Predicting the outcome of respiratory disease in wheezing infants using tidal flow-volume loop shape
Main Article Content
Keywords
Wheezing, Infant, Child, Asthma, Respiratory function test
Abstract
Introduction and objectives: Wheezing (RW) infants with a positive asthma predictive index (API+) have a lower lung function as measured by forced expiratory techniques. Tidal flow-volume loops (TFVL) are easy to perform in infants, and sedation is not necessary.
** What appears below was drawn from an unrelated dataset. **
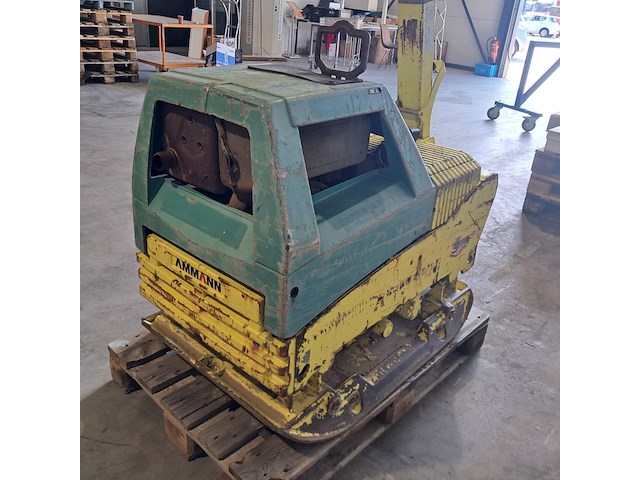Trilplaat 100kn diesel, ammann, aph100-20, 2018 - afbeelding 15 van  20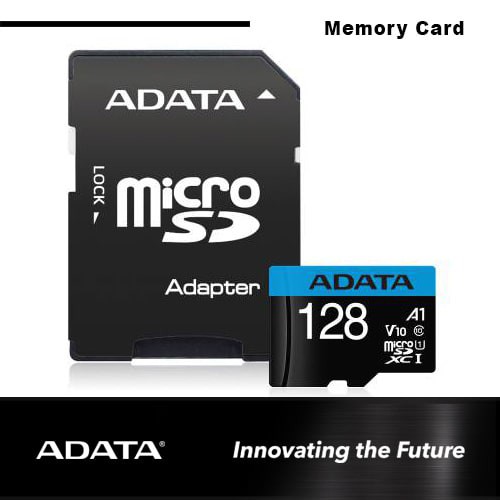 ADATA Premier MICRO SDXC/SDHC UHS-I Class10 128GB (V10) - BLUE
Materials and methods: A total of 216 wheezing infants were successfully measured, and 183 of them were followed for over a year. TFVL loops were classified into one of three categories depending of their geometric shape (symmetric, convex, and concave). Respiratory rate (Rr), presence of API+, and the number of exacerbations during the following year were also recorded.
Results: Children with concave loops had more exacerbations in the following year (OR = 6.8 [IC95% 3.33;13.91]). Infants API + were also significantly more related to concave loops (OR = 10.02 [IC 95% 4.53; 22.15]). Rr was higher in infants with concave loops (44+/−15.5 vs. 36.6 +/−12.6; p < 0.01).
Conclusion: Infants with a concave TFVL have a higher probability of experiencing exacerbations in the following year, and are at a higher risk of suffering asthma.